O split payment depende da integração entre as estruturas fiscais e financeiras para que os impostos possam ser identificados e separados durante a transação.

Nas operações entre empresas feitas por Pix, TED, boleto e TEF, três novos campos deverão ser adicionados às transações. A comunicação será feita por APIs, conectando empresas, prestadores de serviços de pagamento e as plataformas públicas da Receita Federal e do Comitê Gestor do IBS. A previsão é que as informações sejam processadas em tempo real ou próximo disso.

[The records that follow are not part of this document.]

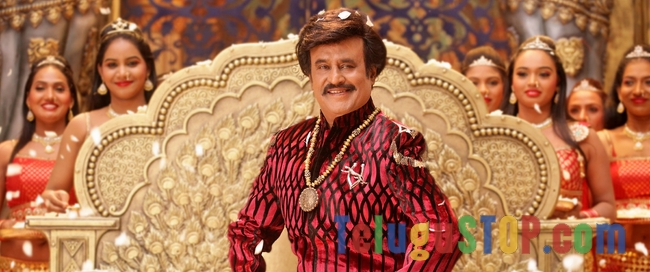 Lingaa movie new stills- Photos,Spicy Hot Pics,Images,High Resolution WallPapers Download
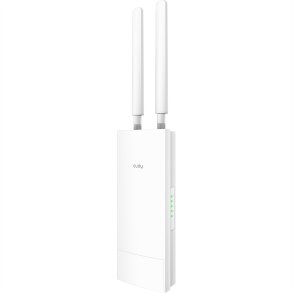 CUDY AP1300 Outdoor WiFi Access Point AC1200 Gigabit
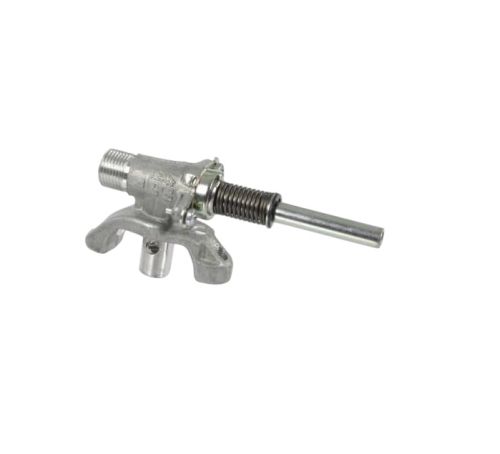 Samsung DG94-03636A Range Valve Assembly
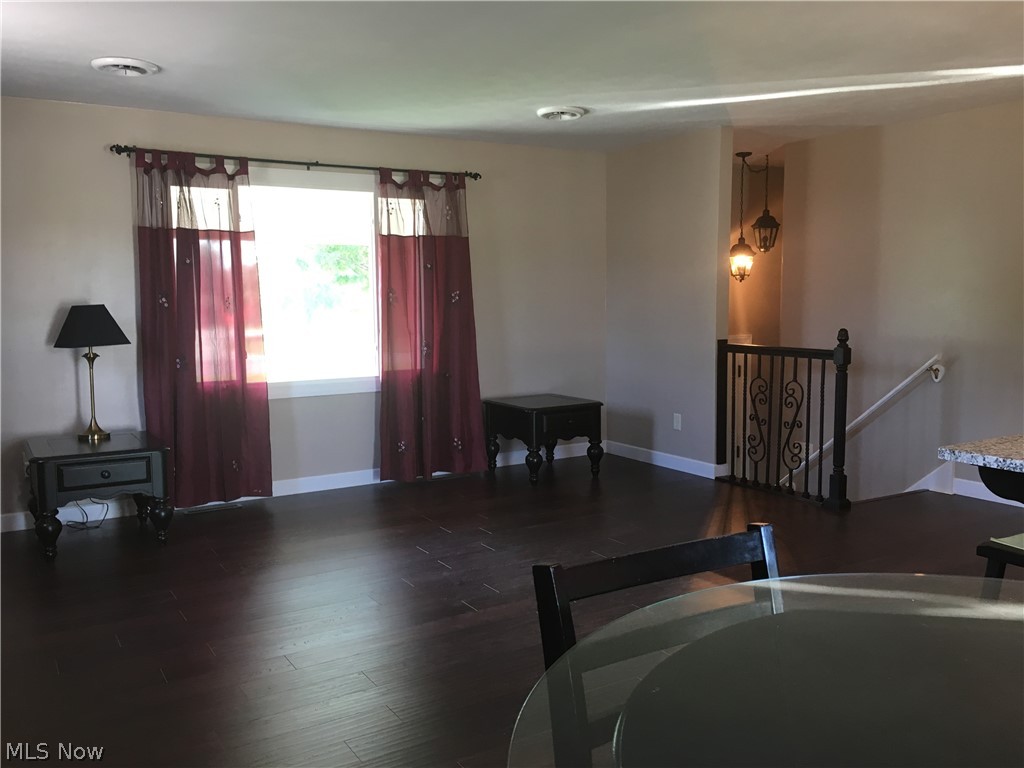 Lexington Sec 32 - Residential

A dispensa do split payment em 2027 também não elimina a necessidade de preparação das microempresas. A E-Simples Auditoria aponta que negócios menores precisarão rever a emissão fiscal, a integração dos sistemas financeiros e os processos tributários para acompanhar as demais mudanças trazidas pela reforma.

Como a entrada no sistema será gradual, empresas submetidas a regras diferentes poderão operar simultaneamente durante a transição. O cronograma de obrigatoriedade por setor e outras etapas do split payment ainda aguardam regulamentação.